┌──
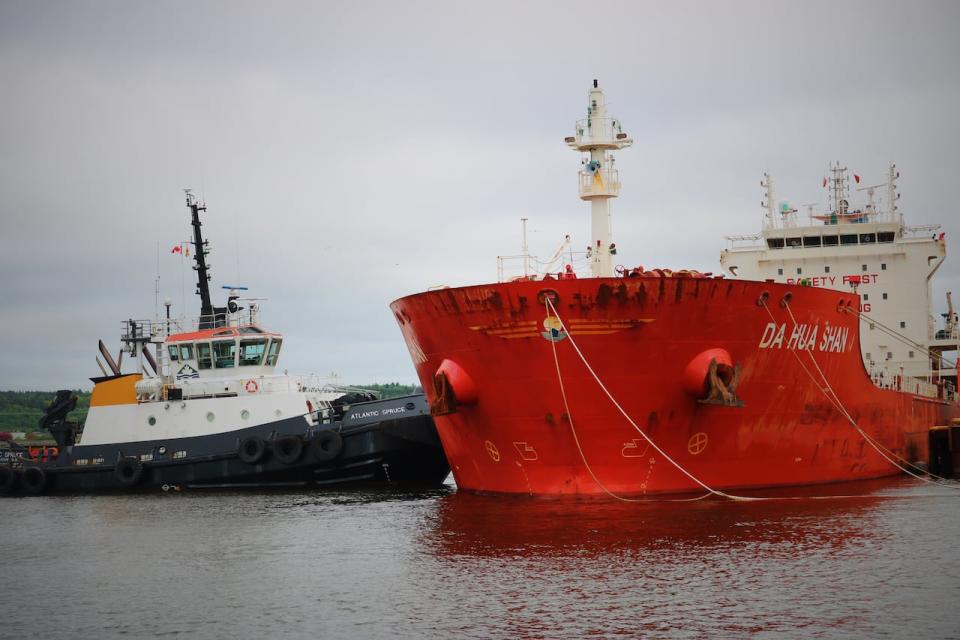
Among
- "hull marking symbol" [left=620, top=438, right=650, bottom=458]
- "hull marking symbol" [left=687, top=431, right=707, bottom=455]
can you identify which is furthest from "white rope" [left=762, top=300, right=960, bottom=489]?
"hull marking symbol" [left=620, top=438, right=650, bottom=458]

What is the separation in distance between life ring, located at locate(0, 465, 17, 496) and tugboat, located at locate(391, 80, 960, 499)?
1372cm

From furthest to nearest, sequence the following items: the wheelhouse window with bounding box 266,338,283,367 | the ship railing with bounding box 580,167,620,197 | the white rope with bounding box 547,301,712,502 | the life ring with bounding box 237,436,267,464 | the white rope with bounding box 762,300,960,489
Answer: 1. the wheelhouse window with bounding box 266,338,283,367
2. the life ring with bounding box 237,436,267,464
3. the ship railing with bounding box 580,167,620,197
4. the white rope with bounding box 762,300,960,489
5. the white rope with bounding box 547,301,712,502

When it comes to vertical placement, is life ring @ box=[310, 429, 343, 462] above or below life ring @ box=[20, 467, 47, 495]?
└──
• [Consegna]: Trasforma in una lista JSON di stringhe tutte le righe delle voci sopra, una stringa per riga, saltando le righe vuote. Lascia fuori dalla risposta i riferimenti alle immagini.

• [Soluzione proposta]:
[
  "Among",
  "- \"hull marking symbol\" [left=620, top=438, right=650, bottom=458]",
  "- \"hull marking symbol\" [left=687, top=431, right=707, bottom=455]",
  "can you identify which is furthest from \"white rope\" [left=762, top=300, right=960, bottom=489]?",
  "\"hull marking symbol\" [left=620, top=438, right=650, bottom=458]",
  "What is the separation in distance between life ring, located at locate(0, 465, 17, 496) and tugboat, located at locate(391, 80, 960, 499)?",
  "1372cm",
  "From furthest to nearest, sequence the following items: the wheelhouse window with bounding box 266,338,283,367 | the ship railing with bounding box 580,167,620,197 | the white rope with bounding box 547,301,712,502 | the life ring with bounding box 237,436,267,464 | the white rope with bounding box 762,300,960,489",
  "Answer: 1. the wheelhouse window with bounding box 266,338,283,367",
  "2. the life ring with bounding box 237,436,267,464",
  "3. the ship railing with bounding box 580,167,620,197",
  "4. the white rope with bounding box 762,300,960,489",
  "5. the white rope with bounding box 547,301,712,502",
  "When it comes to vertical placement, is life ring @ box=[310, 429, 343, 462] above or below life ring @ box=[20, 467, 47, 495]?"
]